**What to produce**:
Switch every "Gallery" in the records to "Album", keeping all other text the same. Leave the pictures out of your answer.

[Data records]
>>>
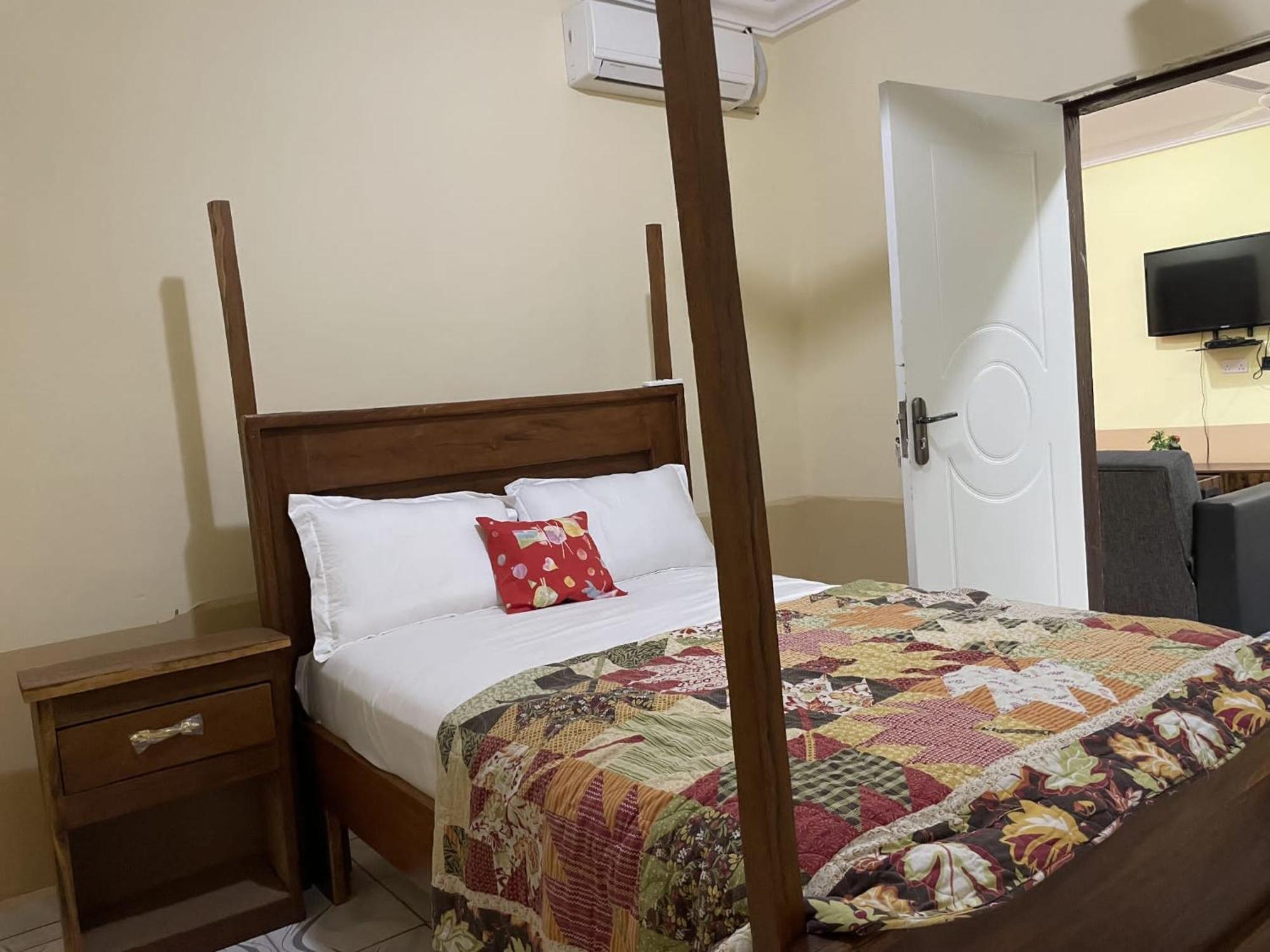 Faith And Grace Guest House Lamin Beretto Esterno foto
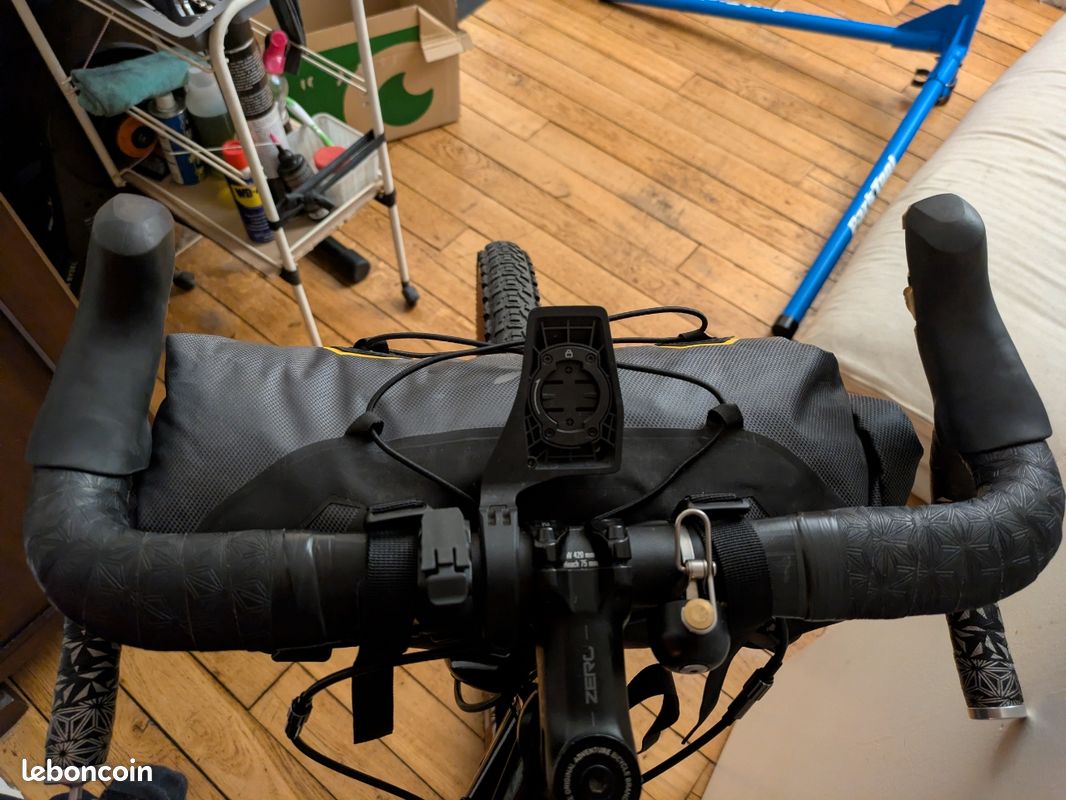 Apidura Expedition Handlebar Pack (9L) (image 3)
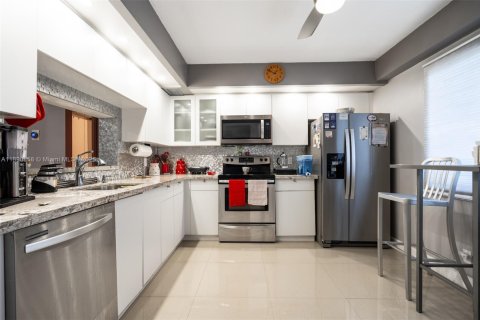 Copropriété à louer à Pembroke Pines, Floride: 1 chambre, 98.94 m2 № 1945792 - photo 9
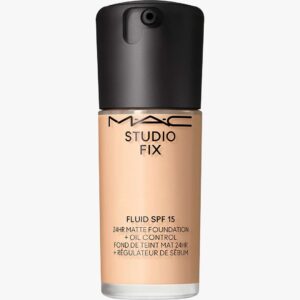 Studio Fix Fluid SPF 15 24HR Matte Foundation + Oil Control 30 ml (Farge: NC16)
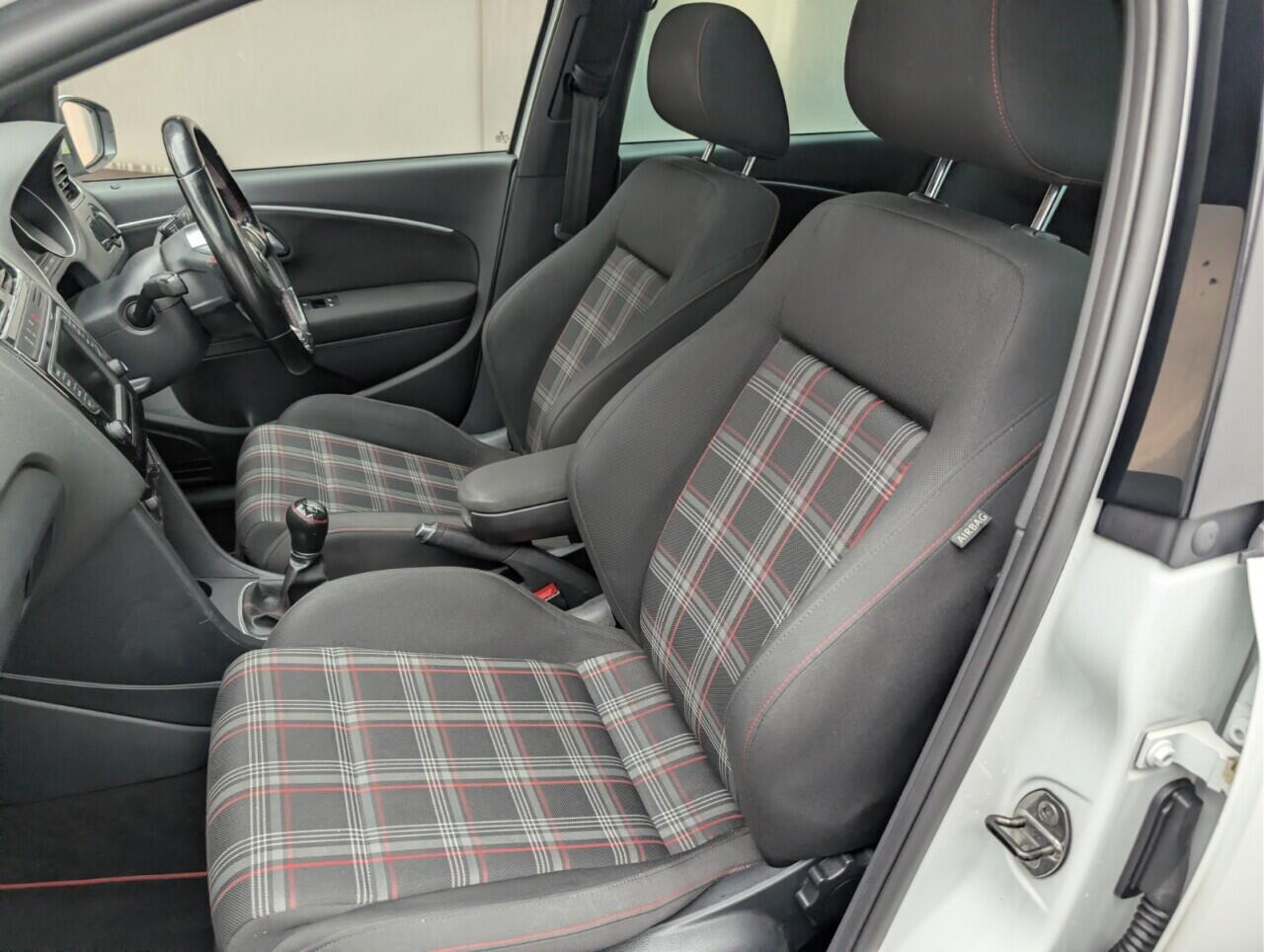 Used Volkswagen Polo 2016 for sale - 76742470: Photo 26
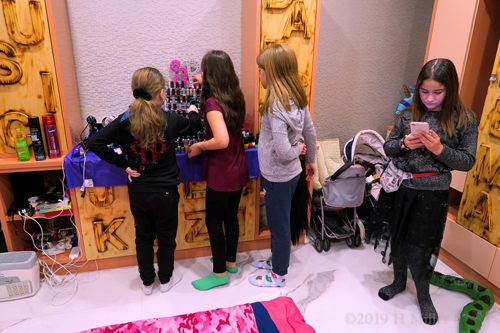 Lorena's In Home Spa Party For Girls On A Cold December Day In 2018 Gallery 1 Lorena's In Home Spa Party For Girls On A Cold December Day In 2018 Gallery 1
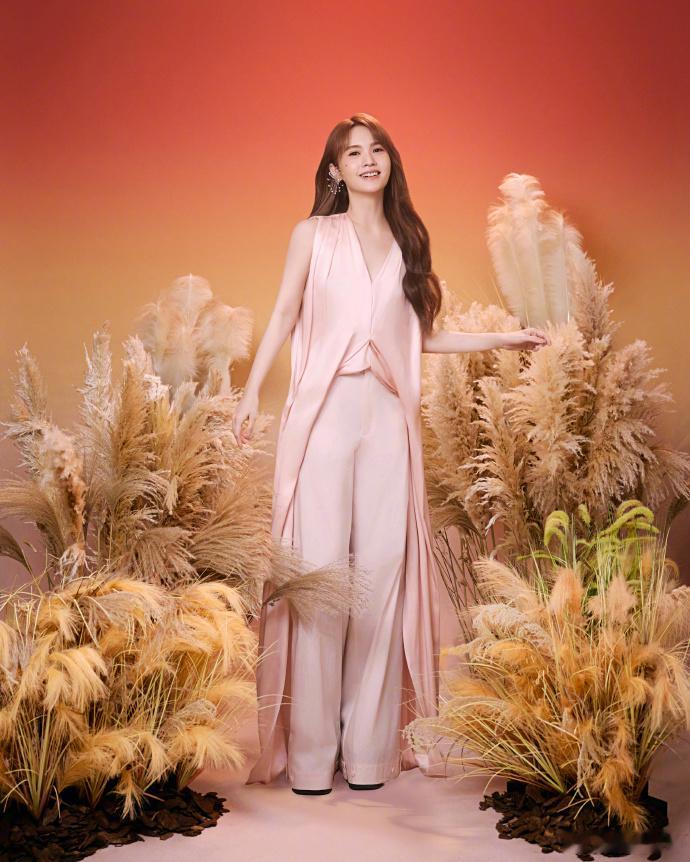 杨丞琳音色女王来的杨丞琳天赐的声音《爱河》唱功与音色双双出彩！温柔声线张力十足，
<<<
**Answer to this task**:
 Faith And Grace Guest House Lamin Beretto Esterno foto
 Apidura Expedition Handlebar Pack (9L) (image 3)
 Copropriété à louer à Pembroke Pines, Floride: 1 chambre, 98.94 m2 № 1945792 - photo 9
 Studio Fix Fluid SPF 15 24HR Matte Foundation + Oil Control 30 ml (Farge: NC16)
 Used Volkswagen Polo 2016 for sale - 76742470: Photo 26
 Lorena's In Home Spa Party For Girls On A Cold December Day In 2018 Album 1 Lorena's In Home Spa Party For Girls On A Cold December Day In 2018 Album 1
 杨丞琳音色女王来的杨丞琳天赐的声音《爱河》唱功与音色双双出彩！温柔声线张力十足，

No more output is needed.